Nevertheless, CDE has several limitations and drawbacks. Obviously, CDE is not helpful for people who use operating systems other than Linux and Unix. Also, the archive folder of CDE is excessively redundant for some settings. For example, the CDE archive includes a copy of many installation files for every software program (R, MatLab, SAS, Java, etc) used to perform an analysis. As CDE is used to document many analyses for multiple projects by a group of users that all have access to the same programs (such as a department of biostatistics or computational bioloy), the redundancy of such program files in CDE archives will begin to unnecessarily strain the storage resources of the computing infrastructure. This redundancy is amplified when the same large data files (such as genotype data files for genome-wide association studies) are present in multiple CDE archives. Additionally, collecting a large number of copies of proprietary software files in many CDE archives may inadvertently pose some legal problems. Furtermore, although the CDE archive is complete from a technical computing perspective, it still does not necessarily contain all the information necessary to exactly recapitulate the results of statistical analysis procedures such as bootstrapping, permutation, and simulation that rely on random number generation [16]. The initial seed and the random number generator must be retained for such analyses to be fully reproducible and such information will not be stored in the CDE archive if the program files did not explicitly set the value for the initial seed. Finally, CDE does not automatically generate any file to help a reviewer to understand the computational relationships among files such as indicating that specific program files generated specific result files. Understanding such computational relationships is necessary to critically evaluate the appropriateness of the methods and the scientific validity of the results.
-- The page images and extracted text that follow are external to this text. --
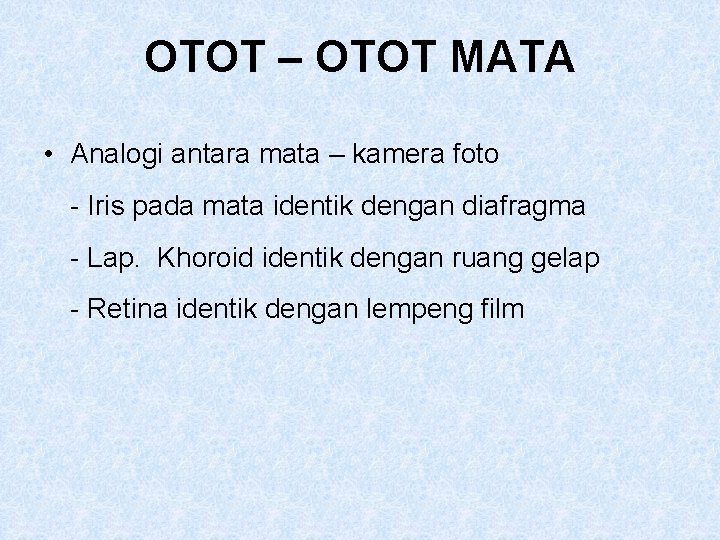 OTOT – OTOT MATA

• Analogi antara mata – kamera foto

- Iris pada mata identik dengan diafragma

- Lap. Khoroid identik dengan ruang gelap

- Retina identik dengan lempeng film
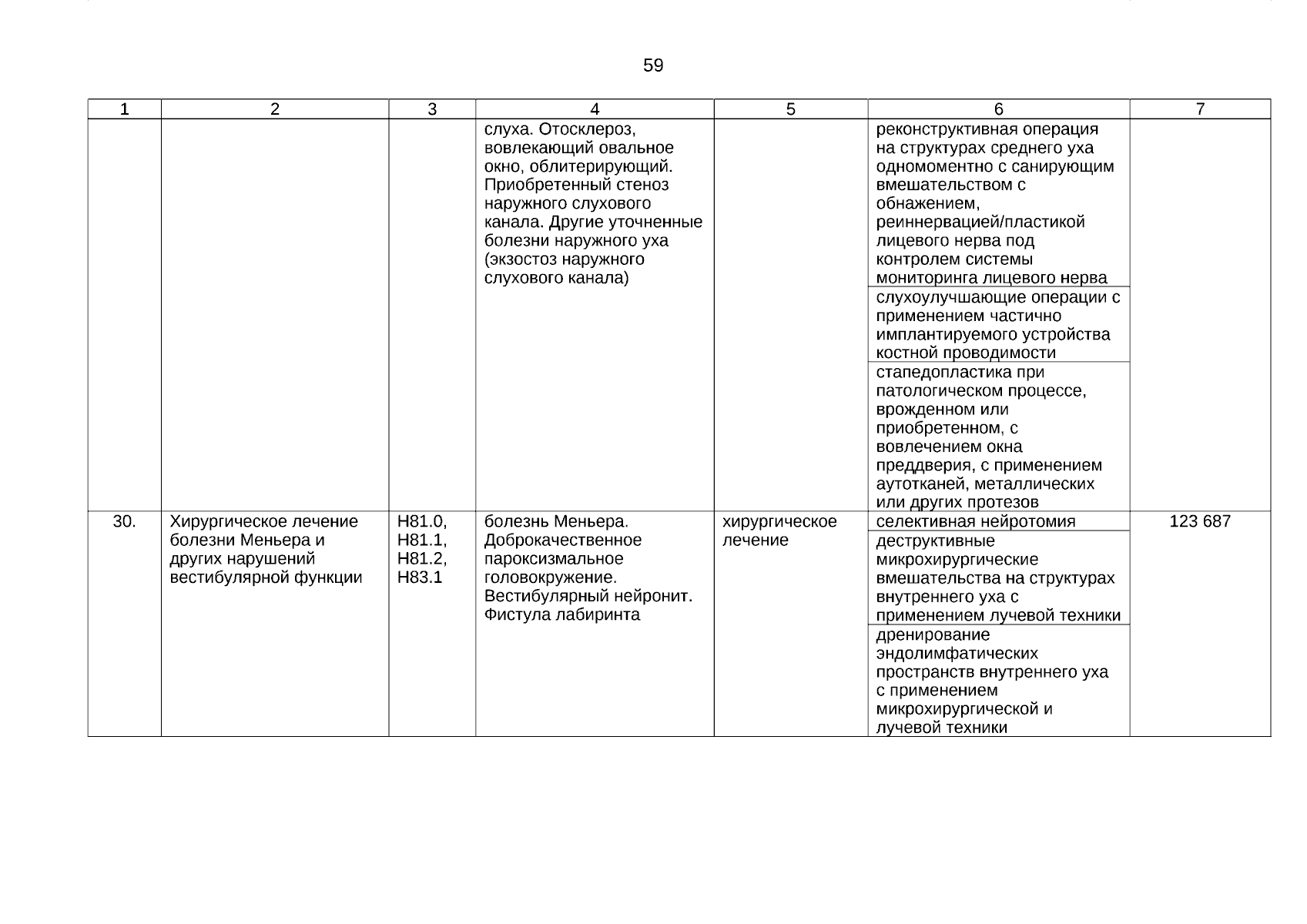 59

| 1 | 2 | 3 | 4 | 5 | 6 | 7 |
|---|---|---|---|---|---|---|
| | | | слуха. Отосклероз, вовлекающий овальное окно, облитерирующий. Приобретенный стеноз наружного слухового канала. Другие уточненные болезни наружного уха (экзостоз наружного слухового канала) | | реконструктивная операция на структурах среднего уха одномоментно с санирующим вмешательством с обнажением, реиннервацией/пластикой лицевого нерва под контролем системы мониторинга лицевого нерва | |
| | | | | | слухоулучшающие операции с применением частично имплантируемого устройства костной проводимости | |
| | | | | | стапедопластика при патологическом процессе, врожденном или приобретенном, с вовлечением окна преддверия, с применением аутотканей, металлических или других протезов | |
| 30. | Хирургическое лечение болезни Меньера и других нарушений вестибулярной функции | H81.0, H81.1, H81.2, H83.1 | болезнь Меньера. Доброкачественное пароксизмальное головокружение. Вестибулярный нейронит. Фистула лабиринта | хирургическое лечение | селективная нейротомия | 123 687 |
| | | | | | деструктивные микрохирургические вмешательства на структурах внутреннего уха с применением лучевой техники | |
| | | | | | дренирование эндолимфатических пространств внутреннего уха с применением микрохирургической и лучевой техники | |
We have developed the package rctrack (Additional file 1, also available from our website listed below) to automatically archive data files, code files, and other details to support reproducible computing for R software that is widely used for statistical analysis of biomedical data and is freely available for the Unix/Linux, Windows, and MacOS operating systems. The rctrack package may be used in conjunction with literate programming R packages (Sweave, knitR) and does not require the user to modify previously written R programs. It automatically documents details regarding random number generation and a sketch of the R function call stack at the time that data, code, or result files are accessed or generated. These details are saved in an archive that includes additional files that have been automatically archived according to default or user-specified parameters to control the contents and size of the archive. The files in this archive can be used to develop a custom R package or other set of files to help others recapitulate the analysis results at a later date. Finally, the rctrack package also provides functions to audit one archive and to compare two archives at a later date.